## Your objective
What you write must be the lines from the one holding "Arkham Origins Shirt Juniors Kill The Bat Black T-Shirt Arkham" through the final line of the records below, reproduced exactly, minus the pictures.

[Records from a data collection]
--- START ---

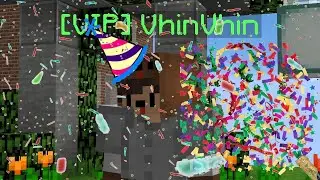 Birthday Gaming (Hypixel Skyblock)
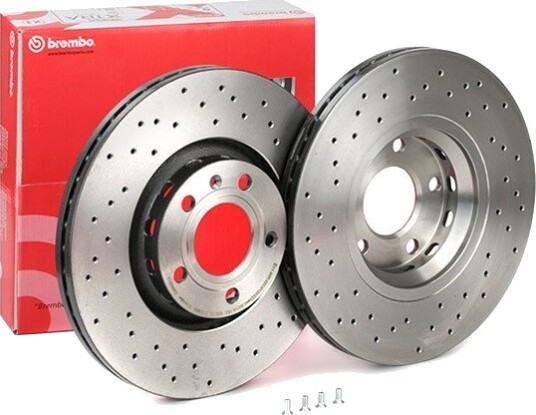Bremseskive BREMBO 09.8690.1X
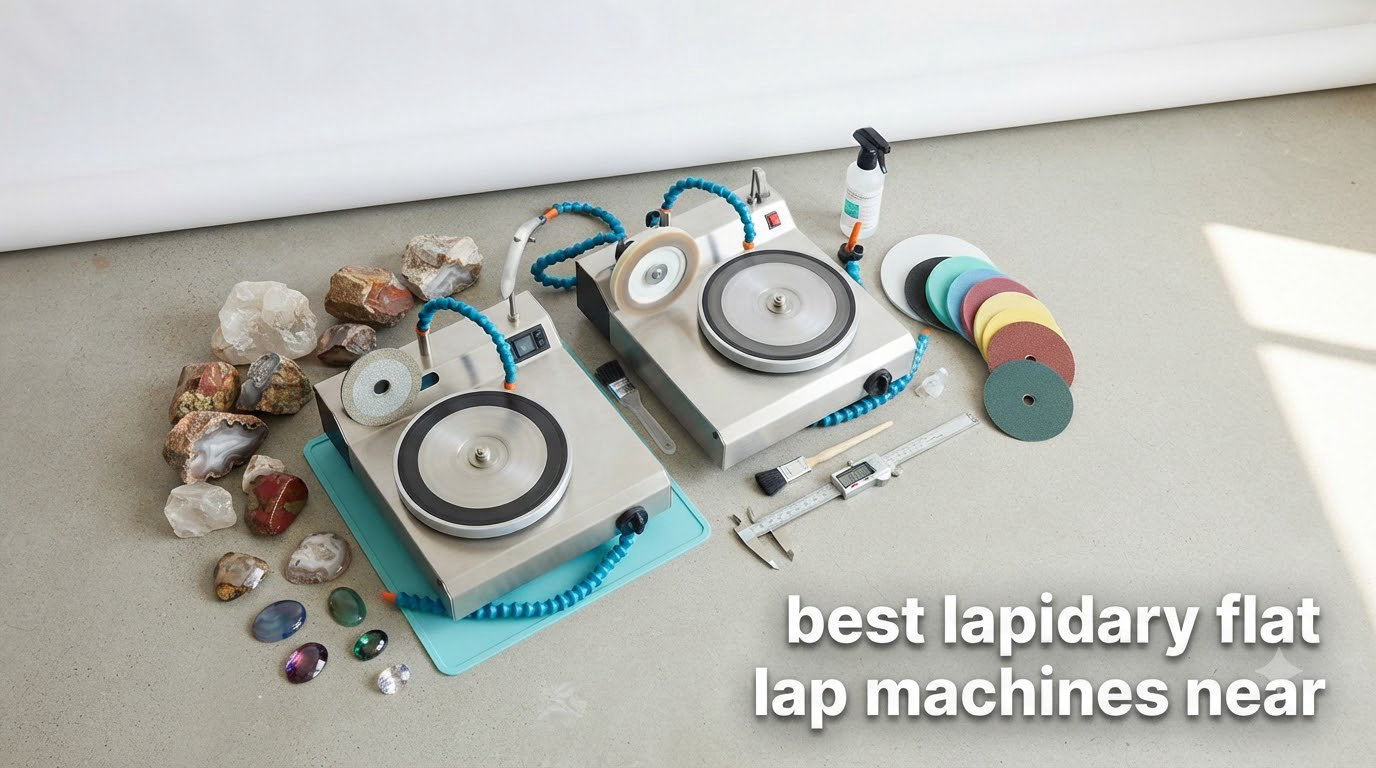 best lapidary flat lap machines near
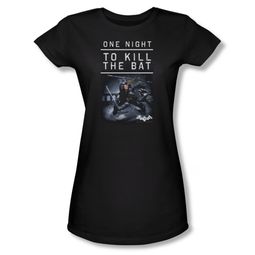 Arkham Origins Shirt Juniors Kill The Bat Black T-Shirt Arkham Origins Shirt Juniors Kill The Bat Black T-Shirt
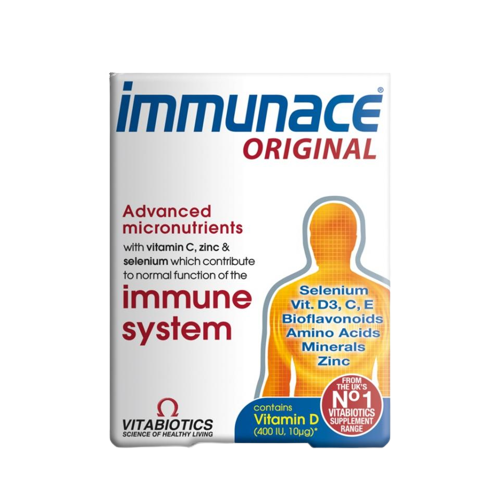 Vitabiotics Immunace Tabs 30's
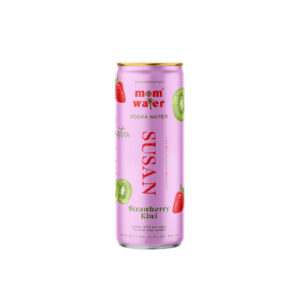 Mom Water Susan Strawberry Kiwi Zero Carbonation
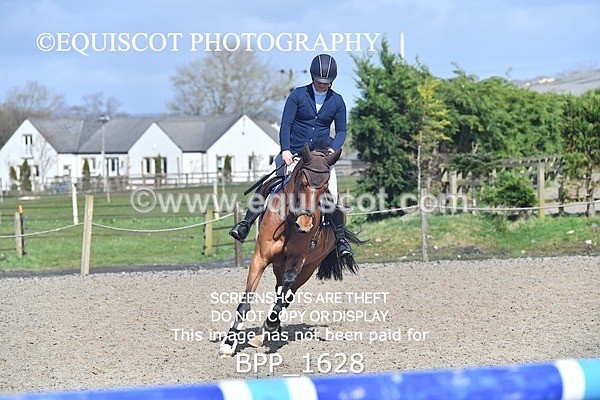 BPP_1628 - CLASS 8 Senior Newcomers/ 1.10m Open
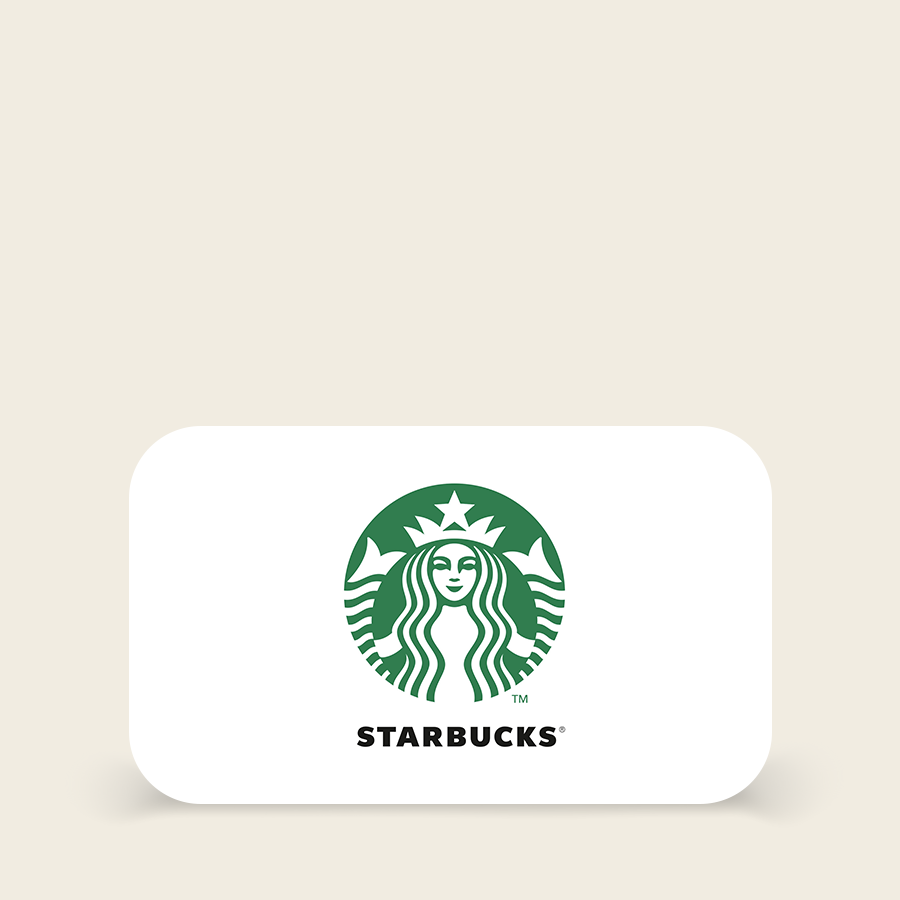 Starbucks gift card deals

--- END ---

## Task answer
 Arkham Origins Shirt Juniors Kill The Bat Black T-Shirt Arkham Origins Shirt Juniors Kill The Bat Black T-Shirt
 Vitabiotics Immunace Tabs 30's
 Mom Water Susan Strawberry Kiwi Zero Carbonation
 BPP_1628 - CLASS 8 Senior Newcomers/ 1.10m Open
 Starbucks gift card deals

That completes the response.